As every year since 1972, with the lone exception of 1974, the Community Festival, aka ComFest, has rallied social justice and arts activists in Columbus, Ohio, to the Party With A Purpose.
This awesome event is totally volunteer-driven with absolutely no corporate sponsorship, and has grown to encompass three days of continuous music on five stages, social justice and healing workshops, spoken word performances, kids activites, and a lively street fair.
In 2016 I volunteered at the Comfest Museum, shown here with the late Sue Urbas’s skirt of many Comfest shirts behind me.
One of the other volunteers on my shift was Anastacia Tomson, a doctor and activist from South Africa, here in the U.S. on a Mandela Washington Fellowship.
Some of the old Comfest volunteer T-shirts hung on the walls, including the royal blue “United We Stand” shirt from 1985 and the pink “Peace and Harmony” shirt from 1986, which my ex-husband Ted Wilson Eakins and I designed.
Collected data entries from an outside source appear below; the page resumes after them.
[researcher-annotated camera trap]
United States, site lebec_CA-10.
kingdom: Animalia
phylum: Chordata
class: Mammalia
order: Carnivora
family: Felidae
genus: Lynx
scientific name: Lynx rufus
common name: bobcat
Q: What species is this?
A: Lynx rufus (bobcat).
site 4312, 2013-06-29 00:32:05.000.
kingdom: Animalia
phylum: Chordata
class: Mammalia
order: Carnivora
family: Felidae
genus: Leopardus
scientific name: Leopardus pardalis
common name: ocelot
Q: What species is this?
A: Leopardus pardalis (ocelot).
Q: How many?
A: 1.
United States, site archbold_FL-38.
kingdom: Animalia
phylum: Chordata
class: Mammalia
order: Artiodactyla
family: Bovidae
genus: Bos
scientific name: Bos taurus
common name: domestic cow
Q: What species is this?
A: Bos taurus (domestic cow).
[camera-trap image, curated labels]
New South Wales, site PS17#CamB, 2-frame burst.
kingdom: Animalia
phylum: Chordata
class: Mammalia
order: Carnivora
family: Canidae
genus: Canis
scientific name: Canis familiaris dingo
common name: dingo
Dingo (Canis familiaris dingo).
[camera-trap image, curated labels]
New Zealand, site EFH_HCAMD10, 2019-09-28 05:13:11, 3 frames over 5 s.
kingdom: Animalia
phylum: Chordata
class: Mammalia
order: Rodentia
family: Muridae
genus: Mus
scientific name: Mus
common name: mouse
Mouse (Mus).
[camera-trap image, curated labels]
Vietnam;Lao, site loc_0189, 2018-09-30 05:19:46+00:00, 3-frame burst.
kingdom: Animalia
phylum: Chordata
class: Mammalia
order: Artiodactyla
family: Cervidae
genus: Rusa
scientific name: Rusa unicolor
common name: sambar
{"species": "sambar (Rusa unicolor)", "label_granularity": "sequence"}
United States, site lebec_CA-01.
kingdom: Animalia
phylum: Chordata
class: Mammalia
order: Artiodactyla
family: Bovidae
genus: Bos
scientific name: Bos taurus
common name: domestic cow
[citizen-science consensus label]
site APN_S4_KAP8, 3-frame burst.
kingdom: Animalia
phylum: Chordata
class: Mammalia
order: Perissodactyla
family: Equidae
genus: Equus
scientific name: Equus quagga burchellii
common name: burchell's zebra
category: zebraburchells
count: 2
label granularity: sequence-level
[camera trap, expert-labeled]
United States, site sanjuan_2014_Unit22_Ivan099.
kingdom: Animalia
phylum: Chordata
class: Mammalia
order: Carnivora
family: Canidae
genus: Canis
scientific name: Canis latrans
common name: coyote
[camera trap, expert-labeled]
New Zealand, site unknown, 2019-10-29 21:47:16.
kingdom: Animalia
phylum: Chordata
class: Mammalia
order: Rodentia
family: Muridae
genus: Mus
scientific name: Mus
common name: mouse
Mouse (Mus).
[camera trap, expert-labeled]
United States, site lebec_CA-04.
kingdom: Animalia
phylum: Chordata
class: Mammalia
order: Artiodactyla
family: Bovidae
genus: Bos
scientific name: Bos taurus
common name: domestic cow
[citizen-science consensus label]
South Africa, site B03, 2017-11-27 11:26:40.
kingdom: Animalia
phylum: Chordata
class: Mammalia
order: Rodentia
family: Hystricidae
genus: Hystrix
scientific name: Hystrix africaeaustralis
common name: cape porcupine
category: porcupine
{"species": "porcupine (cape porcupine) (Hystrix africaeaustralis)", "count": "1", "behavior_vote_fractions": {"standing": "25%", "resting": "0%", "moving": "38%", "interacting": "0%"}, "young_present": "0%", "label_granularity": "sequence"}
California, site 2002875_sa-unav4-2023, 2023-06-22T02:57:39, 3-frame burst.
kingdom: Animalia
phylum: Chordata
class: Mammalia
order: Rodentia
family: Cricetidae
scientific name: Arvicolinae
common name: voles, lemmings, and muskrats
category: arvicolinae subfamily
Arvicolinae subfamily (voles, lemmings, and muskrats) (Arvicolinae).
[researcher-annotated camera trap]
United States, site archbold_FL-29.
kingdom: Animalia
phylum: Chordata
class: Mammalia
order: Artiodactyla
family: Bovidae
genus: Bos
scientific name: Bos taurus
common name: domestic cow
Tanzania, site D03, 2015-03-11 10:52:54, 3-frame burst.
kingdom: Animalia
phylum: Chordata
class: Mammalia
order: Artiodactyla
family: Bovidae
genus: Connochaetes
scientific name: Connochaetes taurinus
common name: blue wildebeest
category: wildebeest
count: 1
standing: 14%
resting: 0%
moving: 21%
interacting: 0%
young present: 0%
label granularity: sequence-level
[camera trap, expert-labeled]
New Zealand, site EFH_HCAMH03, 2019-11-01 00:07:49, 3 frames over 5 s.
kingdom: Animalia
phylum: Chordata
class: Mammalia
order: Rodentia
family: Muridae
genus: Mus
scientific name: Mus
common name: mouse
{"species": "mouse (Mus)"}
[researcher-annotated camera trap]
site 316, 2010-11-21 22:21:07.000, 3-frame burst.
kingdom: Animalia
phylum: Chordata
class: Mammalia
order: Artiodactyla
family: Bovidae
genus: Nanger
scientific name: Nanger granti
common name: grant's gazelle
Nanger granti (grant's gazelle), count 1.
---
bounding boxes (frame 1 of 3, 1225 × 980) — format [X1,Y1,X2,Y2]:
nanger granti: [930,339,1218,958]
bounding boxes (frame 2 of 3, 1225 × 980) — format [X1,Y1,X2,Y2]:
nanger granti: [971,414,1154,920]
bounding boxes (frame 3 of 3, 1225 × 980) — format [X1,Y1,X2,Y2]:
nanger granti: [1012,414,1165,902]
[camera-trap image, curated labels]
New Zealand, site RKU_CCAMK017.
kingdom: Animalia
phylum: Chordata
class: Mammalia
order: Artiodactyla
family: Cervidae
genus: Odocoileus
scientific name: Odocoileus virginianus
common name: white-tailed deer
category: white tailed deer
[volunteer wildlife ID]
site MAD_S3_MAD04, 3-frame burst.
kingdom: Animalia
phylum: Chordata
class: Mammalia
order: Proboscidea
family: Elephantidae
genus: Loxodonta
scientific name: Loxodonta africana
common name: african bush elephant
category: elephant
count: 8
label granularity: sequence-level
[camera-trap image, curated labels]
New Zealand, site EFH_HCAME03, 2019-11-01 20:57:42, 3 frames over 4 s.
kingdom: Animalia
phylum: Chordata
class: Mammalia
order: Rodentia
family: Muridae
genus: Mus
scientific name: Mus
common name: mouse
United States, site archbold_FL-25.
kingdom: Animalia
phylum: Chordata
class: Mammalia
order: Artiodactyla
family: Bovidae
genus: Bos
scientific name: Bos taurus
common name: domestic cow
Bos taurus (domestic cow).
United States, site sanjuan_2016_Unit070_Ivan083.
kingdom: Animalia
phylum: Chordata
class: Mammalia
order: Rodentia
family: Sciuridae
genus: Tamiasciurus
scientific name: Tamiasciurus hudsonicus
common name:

The red T-shirt in the other photo was the first one to feature, in 1982, the Hopewell Indian symbol that became the permanent logo of Comfest. Ted and I brought the Hopewell symbol to the other festival organizers for adoption.
Two photos from the 1982 Comfest feature our band Townsend Wilson & Friends, with Ted on bass, Mary Colleen Russell Townsend on vocals, Gary Hang on keyboards and me on guitar (not pictured was our awesome bongo player, whose name is sadly lost to the mists of time…).